De Niro, Brooklyn, India on last Kodachrome roll

ROCHESTER, N.Y. — What should a photographer shoot when he’s entrusted with the very last roll of Kodachrome?

Steve McCurry took aim at the Brooklyn Bridge, Grand Central Terminal and a few human icons, too. Paul Simon, the singer-songwriter synonymous with the fabled film’s richly saturated colors, shied away. But Robert De Niro stood in for the world of filmmaking.

Then McCurry headed from his base in New York City to southern Asia, where in 1984 he shot a famous portrait of a green-eyed Afghan refugee girl that made the cover of National Geographic. In India, he snapped a tribe whose nomadic way of life is disappearing — just as Kodachrome is.

The world’s first commercially successful color film, extolled since the Great Depression for its sharpness, archival durability and vibrant yet realistic hues, “makes you think,” as Simon sings, “all the world’s a sunny day.”

Kodachrome enjoyed its mass-market heyday in the 1960s and ’70s before being eclipsed by video and easy-to-process color negative films, the kind that prints are made from. It garnered its share of spectacular images, none more iconic than Abraham Zapruder’s reel of President Kennedy’s assassination in 1963.

But Mama Time is taking Kodachrome away, and McCurry feels the tug of nostalgia even as he loads Eastman Kodak Co.’s last manufactured roll into his Nikon F6, just as he’s done “so many tens of thousands of times.”

From that moment on, “there’s a certain amount of observation and walking around — exploring, hunting, moving,” McCurry said of his craft. “It’s not all about taking pictures. It’s about appreciating this world we live in for such a brief amount of time.

“I thought, what better way to kind of honor the memory of the film than to try and photograph iconic places and people? It’s in (my) DNA to want to tell stories where the action is, that shed light on the human condition.”

Betting its future on digital photography, Kodak discontinued the slide and motion-picture film with a production run last August in which a master sheet nearly a mile long was cut up into more than 20,000 rolls.
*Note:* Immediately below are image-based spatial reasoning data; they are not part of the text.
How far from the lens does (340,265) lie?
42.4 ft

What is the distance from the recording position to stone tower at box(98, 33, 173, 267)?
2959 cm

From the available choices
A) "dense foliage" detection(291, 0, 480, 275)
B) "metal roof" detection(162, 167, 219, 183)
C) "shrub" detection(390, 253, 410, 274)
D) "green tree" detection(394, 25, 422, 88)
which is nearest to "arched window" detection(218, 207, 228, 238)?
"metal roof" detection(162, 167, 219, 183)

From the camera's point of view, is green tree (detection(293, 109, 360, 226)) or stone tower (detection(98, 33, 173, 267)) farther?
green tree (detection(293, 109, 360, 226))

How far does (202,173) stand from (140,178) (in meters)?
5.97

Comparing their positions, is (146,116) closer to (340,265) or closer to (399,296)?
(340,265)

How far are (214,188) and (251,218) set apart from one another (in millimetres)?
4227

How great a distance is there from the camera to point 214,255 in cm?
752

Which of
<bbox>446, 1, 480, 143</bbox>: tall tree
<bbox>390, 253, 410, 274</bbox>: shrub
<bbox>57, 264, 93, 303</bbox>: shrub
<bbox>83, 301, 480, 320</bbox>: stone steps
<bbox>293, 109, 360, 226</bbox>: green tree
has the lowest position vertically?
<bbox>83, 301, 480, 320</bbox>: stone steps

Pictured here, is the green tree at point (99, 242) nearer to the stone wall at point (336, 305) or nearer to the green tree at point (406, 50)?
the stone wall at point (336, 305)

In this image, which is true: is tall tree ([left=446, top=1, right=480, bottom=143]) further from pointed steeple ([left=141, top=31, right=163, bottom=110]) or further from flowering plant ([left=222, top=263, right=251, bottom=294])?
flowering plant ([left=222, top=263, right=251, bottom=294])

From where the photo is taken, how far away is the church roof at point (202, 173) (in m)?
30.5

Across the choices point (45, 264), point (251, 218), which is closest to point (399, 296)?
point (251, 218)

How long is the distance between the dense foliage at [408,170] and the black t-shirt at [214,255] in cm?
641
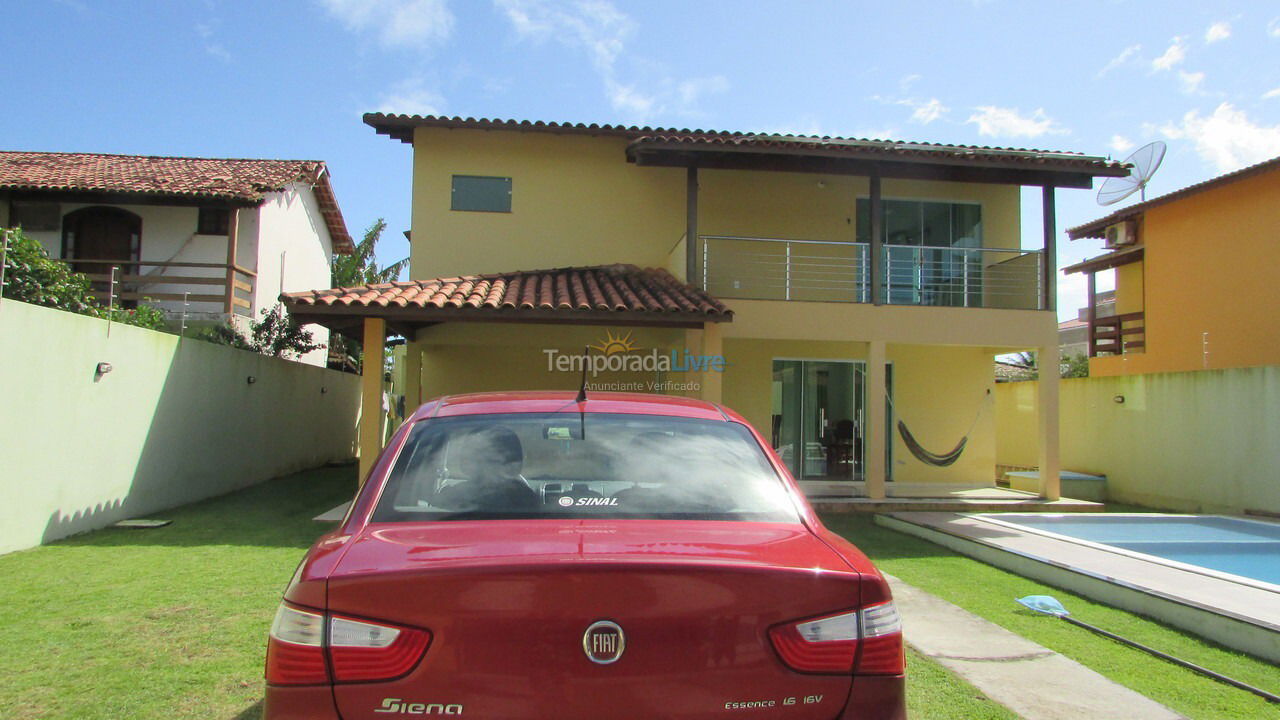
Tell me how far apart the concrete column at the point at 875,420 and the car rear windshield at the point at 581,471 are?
8600 millimetres

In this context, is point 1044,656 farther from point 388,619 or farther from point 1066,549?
point 388,619

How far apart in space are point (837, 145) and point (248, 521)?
9194 millimetres

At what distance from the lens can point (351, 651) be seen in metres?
1.71

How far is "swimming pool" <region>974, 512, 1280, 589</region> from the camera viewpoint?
26.7 feet

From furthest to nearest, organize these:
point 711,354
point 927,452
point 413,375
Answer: point 413,375, point 927,452, point 711,354

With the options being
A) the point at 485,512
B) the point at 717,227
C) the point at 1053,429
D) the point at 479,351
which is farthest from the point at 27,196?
the point at 1053,429

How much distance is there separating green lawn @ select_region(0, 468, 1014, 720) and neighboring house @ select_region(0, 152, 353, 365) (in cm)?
860

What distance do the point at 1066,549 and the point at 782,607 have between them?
7.06 m

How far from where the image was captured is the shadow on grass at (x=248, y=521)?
8.01 m

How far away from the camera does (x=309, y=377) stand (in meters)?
15.8

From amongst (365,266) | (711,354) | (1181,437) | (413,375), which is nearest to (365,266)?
(365,266)

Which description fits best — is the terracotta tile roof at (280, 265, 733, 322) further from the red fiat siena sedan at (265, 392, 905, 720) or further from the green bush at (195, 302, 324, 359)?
the red fiat siena sedan at (265, 392, 905, 720)

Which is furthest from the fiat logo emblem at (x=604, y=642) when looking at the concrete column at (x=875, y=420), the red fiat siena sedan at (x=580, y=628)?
the concrete column at (x=875, y=420)

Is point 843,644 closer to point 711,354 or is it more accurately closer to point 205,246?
point 711,354
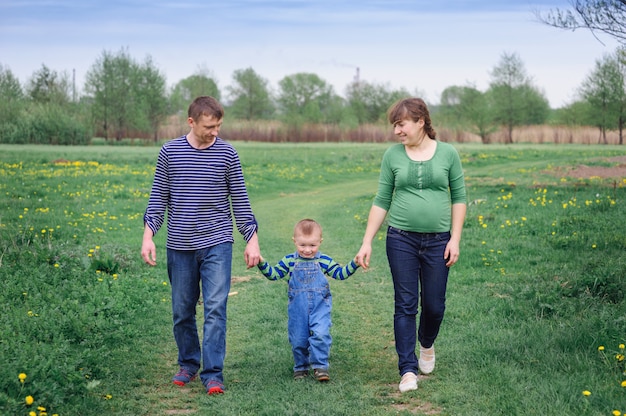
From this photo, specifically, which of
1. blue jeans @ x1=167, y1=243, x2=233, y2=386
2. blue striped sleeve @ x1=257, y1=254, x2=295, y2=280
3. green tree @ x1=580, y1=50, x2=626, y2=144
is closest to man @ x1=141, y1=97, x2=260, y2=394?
blue jeans @ x1=167, y1=243, x2=233, y2=386

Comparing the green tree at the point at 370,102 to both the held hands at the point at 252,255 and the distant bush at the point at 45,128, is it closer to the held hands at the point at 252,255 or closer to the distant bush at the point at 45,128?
the distant bush at the point at 45,128

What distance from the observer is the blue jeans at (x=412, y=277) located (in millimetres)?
5211

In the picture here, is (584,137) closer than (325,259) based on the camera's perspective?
No

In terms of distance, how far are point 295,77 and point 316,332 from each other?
89.5m

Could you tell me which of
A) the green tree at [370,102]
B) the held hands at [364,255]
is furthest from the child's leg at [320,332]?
the green tree at [370,102]

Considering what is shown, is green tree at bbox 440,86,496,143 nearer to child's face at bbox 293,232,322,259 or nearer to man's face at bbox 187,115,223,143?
child's face at bbox 293,232,322,259

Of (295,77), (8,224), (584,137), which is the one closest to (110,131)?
(295,77)

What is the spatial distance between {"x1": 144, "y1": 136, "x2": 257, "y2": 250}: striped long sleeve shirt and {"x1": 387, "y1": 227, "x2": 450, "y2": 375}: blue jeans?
1.23m

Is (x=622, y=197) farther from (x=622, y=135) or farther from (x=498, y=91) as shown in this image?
(x=498, y=91)

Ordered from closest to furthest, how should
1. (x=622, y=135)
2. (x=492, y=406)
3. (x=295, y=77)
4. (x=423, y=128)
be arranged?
(x=492, y=406) → (x=423, y=128) → (x=622, y=135) → (x=295, y=77)

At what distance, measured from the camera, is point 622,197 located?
47.8 feet

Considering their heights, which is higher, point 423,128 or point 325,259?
point 423,128

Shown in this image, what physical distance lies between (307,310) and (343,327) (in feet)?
5.32

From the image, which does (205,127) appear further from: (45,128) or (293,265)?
(45,128)
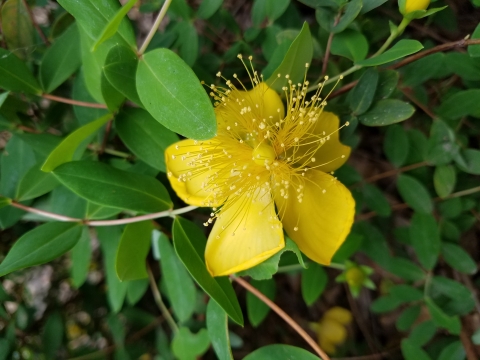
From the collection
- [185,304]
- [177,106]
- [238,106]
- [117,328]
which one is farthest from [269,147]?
[117,328]

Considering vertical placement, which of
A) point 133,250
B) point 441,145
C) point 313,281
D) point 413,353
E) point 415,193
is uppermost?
point 133,250

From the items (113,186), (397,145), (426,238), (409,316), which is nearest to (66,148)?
(113,186)

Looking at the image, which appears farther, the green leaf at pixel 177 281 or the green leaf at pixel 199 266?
the green leaf at pixel 177 281

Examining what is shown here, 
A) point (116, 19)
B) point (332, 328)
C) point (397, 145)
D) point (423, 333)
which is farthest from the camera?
point (332, 328)

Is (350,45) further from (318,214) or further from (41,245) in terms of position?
(41,245)

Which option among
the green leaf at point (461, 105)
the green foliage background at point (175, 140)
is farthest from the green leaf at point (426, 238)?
the green leaf at point (461, 105)

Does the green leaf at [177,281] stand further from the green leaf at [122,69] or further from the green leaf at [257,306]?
the green leaf at [122,69]

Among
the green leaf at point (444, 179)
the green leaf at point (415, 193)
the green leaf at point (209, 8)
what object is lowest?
the green leaf at point (415, 193)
McCurry requested the final 36-exposure strip. After nine months of planning, he embarked in June on a six-week odyssey. Trailing him was a TV crew from National Geographic Channel, which plans to broadcast a one-hour documentary early next year.

National Geographic magazine is considering doing a spread on McCurry’s trip that would include a handful of images. All the originals are destined for air-conditioned safekeeping at the George Eastman House film and photography museum in Rochester.

McCurry relied on a digital camera to help evaluate composition, perspective and light, but choosing the moment to press the shutter was pressure-packed. Even seasoned photographers have a hard time knowing when “you’re going to get that one emotional component to the picture,” McCurry said.

His nerves were jangled again when he had to run the loaded camera through airport X-ray machines in Italy and Turkey. One security guard joked, “‘Oh, take a picture,’ which was kind of funny because we were trying to make every frame count.”

McCurry returned to old haunts in western India where “color is important culturally,” drawing on Kodachrome’s magical power to subtly render contrast and color harmony in depictions of Ribari tribespeople in Rajasthan and Bollywood luminaries in Mumbai.

His journey ended in July in small-town Parsons, Kan., the home of Dwayne’s Photo, the last photo lab in the world that processes the elaborately crafted color-reversal film. Dwayne’s will close that part of its business in December.

“It’s not a process like black-and-white that hobbyists could do in their own dark room,” co-owner Grant Steinle said, warning Kodachrome hoarders “they really need to get out and shoot those pictures” and perhaps shift over to newer lines of slide film like Ektachrome and Fujichrome.

In McCurry’s roll, one or two exposures were a little off, but he was pleased with the results. In one self-portrait, he posed next to a Kodak-yellow taxicab bearing the license plate PKR 36 — the code name for Professional Kodachrome film; in another, he’s sprawled on a hotel bed at journey’s end.

McCurry has a personal archive of 800,000 Kodachrome images he takes good care of. But in late July, he chanced upon a batch of 1969 and 1972 Kodachromes he’d put in storage in Philadelphia long ago and forgotten about. The discovery got him reminiscing about his days as a hungry photographer hopping from Amsterdam to Africa to Soviet-era Bulgaria.

“Not only was the color really good, but they were actually not bad pictures,” McCurry marveled.

“Imagine leaving digital images in a hard drive and coming back 40 years later. Would anybody be able to read that data? That’s the great thing about film. It’s a self-contained object. You hold the picture up to the light and there it is.”